#### [DOCUMENT EXCERPT]
▬▬▬▬▬▬
Industry Training Review
Proposal to improve the performance of the Government’s investment in industry training
This consultation document seeks views on a proposal to make changes to the policy settings for industry training following a review that commenced in 2011.
It is intended that the changes will create an environment that will better support trainee achievement and progression through vocational education and training, by ensuring that employers and trainees are well served by industry training organisations (ITOs) with appropriate incentives.
The proposal was considered within the context of the wider vocational education and training settings, and needs to be considered alongside ongoing operational policy changes.
The key proposed changes to industry training policy that the Ministry of Education are seeking feedback on are as follows:
- ITOs will focus on two key functions – arranging training and skill setting for industry.
- Greater simplicity, accountability and clarity of the ITOs’ functions and roles.
- Higher expectations for qualification completions and programme completions for ITOs.
- Industry will have responsibility for communicating skill needs directly to Government to create closer links between education, employment and industry.
- Amalgamating all apprenticeships into the Modern Apprenticeships scheme, making the same level of support available for all apprentices, regardless of age.
- Raising the current 10% restriction on industry training at levels 5 and 6.
- Either the Modern Apprenticeship co-ordination fee should be incorporated into the Modern Apprenticeship training rate or kept as a separate rate.
- Adjust to a more sustainable funding regime that increases the subsidy rate for traineeships (programmes of 40 credits or greater) and introduces a new, higher subsidy rate for apprenticeships (currently Modern Apprenticeships are 100 credits or greater). A higher rate per trainee is being considered as part of the expectations for improved performance.
- Remove disincentives for allowing trainees to progress into employment and apprenticeships from a provider, and for transferring into a provider to complete a qualification if their employment situation changes.
- Review quality assurance mechanisms to include management of the processes for assuring consistency of graduate outcomes as a role of the qualification developer.
- Review quality assurance systems for unit standards, with the view that, over time, new versions will be flexible enough to be able to be delivered in a range of delivery settings.
The proposal focusses on changes to the policy for industry training. It is anticipated legislative changes to the Industry Training Act 1992 and integrating aspects of the Modern Apprenticeship Training Act 2000 will be needed to implement changes from 2014. Any operational changes will be implemented progressively over 2013 and 2014.
▬▬▬▬▬▬
Dataset records:
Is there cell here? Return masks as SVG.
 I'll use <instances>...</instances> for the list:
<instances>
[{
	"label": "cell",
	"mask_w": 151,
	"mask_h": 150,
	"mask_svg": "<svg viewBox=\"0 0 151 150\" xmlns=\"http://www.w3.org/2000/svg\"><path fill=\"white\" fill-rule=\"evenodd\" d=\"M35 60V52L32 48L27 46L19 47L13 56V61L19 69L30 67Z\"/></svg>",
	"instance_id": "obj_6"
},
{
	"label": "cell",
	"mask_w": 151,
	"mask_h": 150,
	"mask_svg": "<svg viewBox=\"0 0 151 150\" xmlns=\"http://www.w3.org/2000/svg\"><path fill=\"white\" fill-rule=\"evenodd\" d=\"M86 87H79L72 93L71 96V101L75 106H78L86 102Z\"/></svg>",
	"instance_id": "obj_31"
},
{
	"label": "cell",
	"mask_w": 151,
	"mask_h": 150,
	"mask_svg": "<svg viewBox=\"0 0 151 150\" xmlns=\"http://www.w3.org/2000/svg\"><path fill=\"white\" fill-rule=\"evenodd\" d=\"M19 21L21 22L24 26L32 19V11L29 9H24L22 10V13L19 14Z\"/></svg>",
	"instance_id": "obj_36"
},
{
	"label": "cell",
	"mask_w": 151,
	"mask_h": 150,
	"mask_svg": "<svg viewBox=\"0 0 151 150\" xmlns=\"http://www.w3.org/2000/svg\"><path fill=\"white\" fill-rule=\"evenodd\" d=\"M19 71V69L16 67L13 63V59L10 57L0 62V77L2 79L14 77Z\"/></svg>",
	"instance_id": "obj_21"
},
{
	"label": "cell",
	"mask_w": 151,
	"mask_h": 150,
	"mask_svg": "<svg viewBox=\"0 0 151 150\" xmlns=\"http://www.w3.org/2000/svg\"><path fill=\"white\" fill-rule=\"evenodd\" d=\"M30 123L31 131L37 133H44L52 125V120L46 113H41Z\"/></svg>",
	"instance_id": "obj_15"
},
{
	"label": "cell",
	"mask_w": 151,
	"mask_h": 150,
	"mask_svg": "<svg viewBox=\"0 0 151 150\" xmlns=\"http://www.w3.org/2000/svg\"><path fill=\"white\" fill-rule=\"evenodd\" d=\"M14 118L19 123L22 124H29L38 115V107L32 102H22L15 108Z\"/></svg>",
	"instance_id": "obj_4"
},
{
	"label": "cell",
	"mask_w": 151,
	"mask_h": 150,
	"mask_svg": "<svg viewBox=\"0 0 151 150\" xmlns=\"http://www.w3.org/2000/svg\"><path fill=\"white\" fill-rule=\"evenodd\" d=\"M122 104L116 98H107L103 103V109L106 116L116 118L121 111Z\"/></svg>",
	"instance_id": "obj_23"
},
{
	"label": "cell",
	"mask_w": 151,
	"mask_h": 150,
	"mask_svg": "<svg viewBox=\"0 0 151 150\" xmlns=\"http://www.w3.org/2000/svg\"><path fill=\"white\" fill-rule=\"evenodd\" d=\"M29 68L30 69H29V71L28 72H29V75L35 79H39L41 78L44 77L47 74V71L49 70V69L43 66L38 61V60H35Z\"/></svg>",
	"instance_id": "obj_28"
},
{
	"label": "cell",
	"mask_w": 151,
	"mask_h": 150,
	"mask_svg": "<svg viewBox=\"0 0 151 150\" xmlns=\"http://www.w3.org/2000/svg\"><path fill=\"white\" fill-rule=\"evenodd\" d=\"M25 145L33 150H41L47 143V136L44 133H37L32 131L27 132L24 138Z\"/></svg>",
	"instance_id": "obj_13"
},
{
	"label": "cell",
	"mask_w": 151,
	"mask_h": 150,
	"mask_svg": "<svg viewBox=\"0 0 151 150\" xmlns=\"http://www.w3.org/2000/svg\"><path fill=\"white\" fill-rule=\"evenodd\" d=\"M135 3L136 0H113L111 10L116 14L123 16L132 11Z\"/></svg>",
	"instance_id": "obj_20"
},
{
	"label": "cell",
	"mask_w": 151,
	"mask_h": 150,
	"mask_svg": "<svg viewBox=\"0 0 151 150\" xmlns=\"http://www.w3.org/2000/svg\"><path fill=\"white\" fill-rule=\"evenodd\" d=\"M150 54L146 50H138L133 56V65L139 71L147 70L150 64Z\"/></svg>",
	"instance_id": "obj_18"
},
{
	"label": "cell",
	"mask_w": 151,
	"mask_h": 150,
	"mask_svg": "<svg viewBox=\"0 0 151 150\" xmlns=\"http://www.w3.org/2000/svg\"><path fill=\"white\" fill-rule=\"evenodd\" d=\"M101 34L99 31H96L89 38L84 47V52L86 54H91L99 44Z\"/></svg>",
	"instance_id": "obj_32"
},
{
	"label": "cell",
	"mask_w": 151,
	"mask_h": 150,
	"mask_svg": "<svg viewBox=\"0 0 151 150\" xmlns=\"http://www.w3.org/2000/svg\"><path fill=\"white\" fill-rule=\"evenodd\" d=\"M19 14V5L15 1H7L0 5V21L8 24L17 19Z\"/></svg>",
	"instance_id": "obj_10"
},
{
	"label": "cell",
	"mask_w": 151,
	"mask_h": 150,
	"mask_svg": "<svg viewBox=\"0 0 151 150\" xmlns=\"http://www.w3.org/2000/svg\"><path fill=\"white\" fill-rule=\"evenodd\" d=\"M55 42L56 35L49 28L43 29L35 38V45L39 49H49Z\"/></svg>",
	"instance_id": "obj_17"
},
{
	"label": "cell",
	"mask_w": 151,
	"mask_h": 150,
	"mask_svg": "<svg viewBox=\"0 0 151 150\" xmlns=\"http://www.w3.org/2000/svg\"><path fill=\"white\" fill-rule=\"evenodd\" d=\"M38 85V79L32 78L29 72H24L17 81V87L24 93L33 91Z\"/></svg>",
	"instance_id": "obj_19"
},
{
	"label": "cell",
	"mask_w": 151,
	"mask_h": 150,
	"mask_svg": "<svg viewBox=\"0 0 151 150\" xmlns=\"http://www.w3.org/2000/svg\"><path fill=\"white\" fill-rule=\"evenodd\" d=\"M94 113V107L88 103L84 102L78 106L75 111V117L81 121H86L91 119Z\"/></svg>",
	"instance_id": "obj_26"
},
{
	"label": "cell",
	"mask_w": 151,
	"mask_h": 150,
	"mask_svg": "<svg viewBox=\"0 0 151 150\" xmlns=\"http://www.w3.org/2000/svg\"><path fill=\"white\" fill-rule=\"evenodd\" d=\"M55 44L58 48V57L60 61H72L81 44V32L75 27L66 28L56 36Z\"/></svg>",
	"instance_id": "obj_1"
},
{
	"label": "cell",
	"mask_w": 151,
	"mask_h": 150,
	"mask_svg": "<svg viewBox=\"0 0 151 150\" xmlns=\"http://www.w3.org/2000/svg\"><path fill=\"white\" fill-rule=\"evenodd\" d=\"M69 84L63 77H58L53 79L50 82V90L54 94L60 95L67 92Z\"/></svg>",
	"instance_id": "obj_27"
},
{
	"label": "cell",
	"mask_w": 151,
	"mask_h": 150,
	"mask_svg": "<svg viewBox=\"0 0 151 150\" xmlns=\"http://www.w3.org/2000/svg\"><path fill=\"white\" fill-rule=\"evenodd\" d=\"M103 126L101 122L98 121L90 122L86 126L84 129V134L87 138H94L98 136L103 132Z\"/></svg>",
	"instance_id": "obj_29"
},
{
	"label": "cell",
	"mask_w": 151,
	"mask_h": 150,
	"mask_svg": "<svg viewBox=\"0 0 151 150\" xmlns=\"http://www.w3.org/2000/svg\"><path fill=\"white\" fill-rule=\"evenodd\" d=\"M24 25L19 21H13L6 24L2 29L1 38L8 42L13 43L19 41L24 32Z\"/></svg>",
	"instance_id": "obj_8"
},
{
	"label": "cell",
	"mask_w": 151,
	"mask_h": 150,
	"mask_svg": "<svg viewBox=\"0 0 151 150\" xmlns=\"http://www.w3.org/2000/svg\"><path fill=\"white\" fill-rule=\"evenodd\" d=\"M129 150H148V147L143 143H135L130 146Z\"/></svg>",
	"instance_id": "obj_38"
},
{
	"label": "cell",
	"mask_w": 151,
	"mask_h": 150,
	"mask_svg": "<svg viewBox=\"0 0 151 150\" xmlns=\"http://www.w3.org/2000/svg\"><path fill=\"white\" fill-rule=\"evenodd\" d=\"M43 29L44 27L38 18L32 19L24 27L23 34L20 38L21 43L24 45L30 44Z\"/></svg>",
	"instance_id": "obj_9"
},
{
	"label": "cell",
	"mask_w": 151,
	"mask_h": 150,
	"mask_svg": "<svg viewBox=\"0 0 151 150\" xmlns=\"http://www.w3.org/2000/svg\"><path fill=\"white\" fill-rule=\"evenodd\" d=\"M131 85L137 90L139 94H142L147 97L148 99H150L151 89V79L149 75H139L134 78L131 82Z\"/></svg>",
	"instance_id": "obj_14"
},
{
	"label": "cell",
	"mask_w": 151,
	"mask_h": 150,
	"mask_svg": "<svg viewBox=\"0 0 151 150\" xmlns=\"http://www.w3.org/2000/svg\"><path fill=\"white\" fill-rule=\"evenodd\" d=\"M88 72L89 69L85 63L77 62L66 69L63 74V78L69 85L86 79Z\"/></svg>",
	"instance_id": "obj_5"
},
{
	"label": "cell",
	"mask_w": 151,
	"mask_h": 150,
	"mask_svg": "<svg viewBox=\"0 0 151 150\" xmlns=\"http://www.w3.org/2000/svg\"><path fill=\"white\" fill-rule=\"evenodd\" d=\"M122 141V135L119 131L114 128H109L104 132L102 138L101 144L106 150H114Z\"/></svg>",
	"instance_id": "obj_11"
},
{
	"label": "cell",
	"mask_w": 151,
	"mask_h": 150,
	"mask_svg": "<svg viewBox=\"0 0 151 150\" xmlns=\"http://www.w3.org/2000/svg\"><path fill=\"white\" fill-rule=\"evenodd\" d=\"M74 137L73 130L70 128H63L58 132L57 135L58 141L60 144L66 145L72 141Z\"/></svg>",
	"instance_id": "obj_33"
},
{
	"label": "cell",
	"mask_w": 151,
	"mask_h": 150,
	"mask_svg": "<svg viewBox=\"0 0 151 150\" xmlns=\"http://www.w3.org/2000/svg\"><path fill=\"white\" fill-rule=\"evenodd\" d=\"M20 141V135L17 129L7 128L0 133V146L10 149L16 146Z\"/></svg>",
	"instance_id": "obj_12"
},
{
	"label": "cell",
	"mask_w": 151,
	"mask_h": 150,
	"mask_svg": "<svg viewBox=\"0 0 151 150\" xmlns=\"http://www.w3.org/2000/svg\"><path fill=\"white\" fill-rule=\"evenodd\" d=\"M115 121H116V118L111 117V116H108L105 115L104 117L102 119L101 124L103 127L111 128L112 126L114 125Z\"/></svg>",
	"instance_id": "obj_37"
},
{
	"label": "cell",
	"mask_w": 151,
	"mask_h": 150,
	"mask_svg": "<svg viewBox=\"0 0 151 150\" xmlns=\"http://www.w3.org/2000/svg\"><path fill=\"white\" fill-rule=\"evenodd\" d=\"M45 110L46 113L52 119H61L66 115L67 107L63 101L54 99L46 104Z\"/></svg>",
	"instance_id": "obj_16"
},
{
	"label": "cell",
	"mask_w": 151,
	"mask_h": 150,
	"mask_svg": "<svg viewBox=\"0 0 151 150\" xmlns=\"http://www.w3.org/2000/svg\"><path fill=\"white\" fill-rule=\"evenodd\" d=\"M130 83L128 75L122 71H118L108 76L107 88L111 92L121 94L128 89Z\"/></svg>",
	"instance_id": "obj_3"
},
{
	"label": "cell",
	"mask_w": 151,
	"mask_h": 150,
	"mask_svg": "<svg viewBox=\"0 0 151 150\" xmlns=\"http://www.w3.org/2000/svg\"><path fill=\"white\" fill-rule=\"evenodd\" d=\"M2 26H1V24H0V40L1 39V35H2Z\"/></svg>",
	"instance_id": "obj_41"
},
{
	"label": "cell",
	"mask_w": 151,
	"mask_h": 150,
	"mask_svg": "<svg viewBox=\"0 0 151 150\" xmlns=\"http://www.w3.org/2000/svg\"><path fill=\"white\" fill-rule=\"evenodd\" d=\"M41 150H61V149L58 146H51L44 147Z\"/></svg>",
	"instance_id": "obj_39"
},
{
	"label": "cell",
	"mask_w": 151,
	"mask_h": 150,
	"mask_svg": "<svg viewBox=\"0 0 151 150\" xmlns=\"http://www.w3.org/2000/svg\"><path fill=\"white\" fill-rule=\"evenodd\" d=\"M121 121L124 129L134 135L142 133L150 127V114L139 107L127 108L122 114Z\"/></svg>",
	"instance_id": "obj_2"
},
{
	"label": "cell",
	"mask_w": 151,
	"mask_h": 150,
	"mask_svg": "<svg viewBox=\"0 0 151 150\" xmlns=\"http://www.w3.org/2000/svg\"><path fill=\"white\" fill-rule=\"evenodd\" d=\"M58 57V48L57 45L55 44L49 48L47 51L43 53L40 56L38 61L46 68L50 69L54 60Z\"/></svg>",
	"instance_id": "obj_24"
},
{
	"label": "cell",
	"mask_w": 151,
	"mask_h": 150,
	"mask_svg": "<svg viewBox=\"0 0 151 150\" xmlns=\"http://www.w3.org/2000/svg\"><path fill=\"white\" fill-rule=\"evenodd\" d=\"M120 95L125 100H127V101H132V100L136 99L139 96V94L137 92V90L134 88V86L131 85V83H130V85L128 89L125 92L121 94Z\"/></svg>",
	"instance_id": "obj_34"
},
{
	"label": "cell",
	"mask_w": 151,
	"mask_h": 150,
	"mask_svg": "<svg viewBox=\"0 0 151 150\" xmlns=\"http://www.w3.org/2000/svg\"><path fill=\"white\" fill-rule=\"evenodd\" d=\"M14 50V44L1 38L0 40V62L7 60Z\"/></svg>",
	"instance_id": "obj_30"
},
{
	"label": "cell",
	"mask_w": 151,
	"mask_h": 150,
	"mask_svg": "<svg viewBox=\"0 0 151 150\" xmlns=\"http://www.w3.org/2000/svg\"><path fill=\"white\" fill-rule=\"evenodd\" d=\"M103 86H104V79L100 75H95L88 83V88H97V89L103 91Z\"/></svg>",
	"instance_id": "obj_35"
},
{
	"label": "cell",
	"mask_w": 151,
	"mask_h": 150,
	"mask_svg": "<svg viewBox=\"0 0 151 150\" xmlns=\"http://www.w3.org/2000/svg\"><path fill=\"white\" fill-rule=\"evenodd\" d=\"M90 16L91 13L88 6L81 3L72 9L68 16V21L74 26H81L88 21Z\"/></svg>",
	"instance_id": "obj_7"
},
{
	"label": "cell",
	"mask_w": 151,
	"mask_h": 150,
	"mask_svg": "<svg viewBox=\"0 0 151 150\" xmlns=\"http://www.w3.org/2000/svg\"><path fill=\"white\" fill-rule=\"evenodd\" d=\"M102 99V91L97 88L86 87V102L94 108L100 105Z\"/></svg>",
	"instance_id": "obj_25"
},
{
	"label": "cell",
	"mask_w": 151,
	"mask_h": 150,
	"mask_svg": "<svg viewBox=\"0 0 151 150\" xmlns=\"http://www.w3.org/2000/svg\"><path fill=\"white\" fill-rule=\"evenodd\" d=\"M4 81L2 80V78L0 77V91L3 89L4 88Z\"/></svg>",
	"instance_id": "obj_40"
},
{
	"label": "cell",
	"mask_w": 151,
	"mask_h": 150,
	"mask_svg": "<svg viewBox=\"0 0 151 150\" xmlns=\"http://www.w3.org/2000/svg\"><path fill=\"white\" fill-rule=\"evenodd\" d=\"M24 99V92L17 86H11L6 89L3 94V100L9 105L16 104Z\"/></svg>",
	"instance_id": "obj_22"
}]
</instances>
▬▬▬▬▬▬
#### [YOUR TASKS]
1 – Set down the part of the industry training review starting with "The key proposed" and going on through "employment and industry.".
2 – List every year mentioned in the industry training review.
3 – Answer these questions from the industry training review:
(a) In what year did the review commence?
(b) What is the current restriction on industry training at levels 5 and 6?
(c) What two key functions will ITOs focus on?
Answer from the industry training review alone.

#### [OUTPUTS FOR THE TASKS]
1 –
The key proposed changes to industry training policy that the Ministry of Education are seeking feedback on are as follows:
- ITOs will focus on two key functions – arranging training and skill setting for industry.
- Greater simplicity, accountability and clarity of the ITOs’ functions and roles.
- Higher expectations for qualification completions and programme completions for ITOs.
- Industry will have responsibility for communicating skill needs directly to Government to create closer links between education, employment and industry.

2 – 2011, 1992, 2000, 2013, 2014

3 –
(a) 2011
(b) 10%
(c) Arranging training and skill setting for industry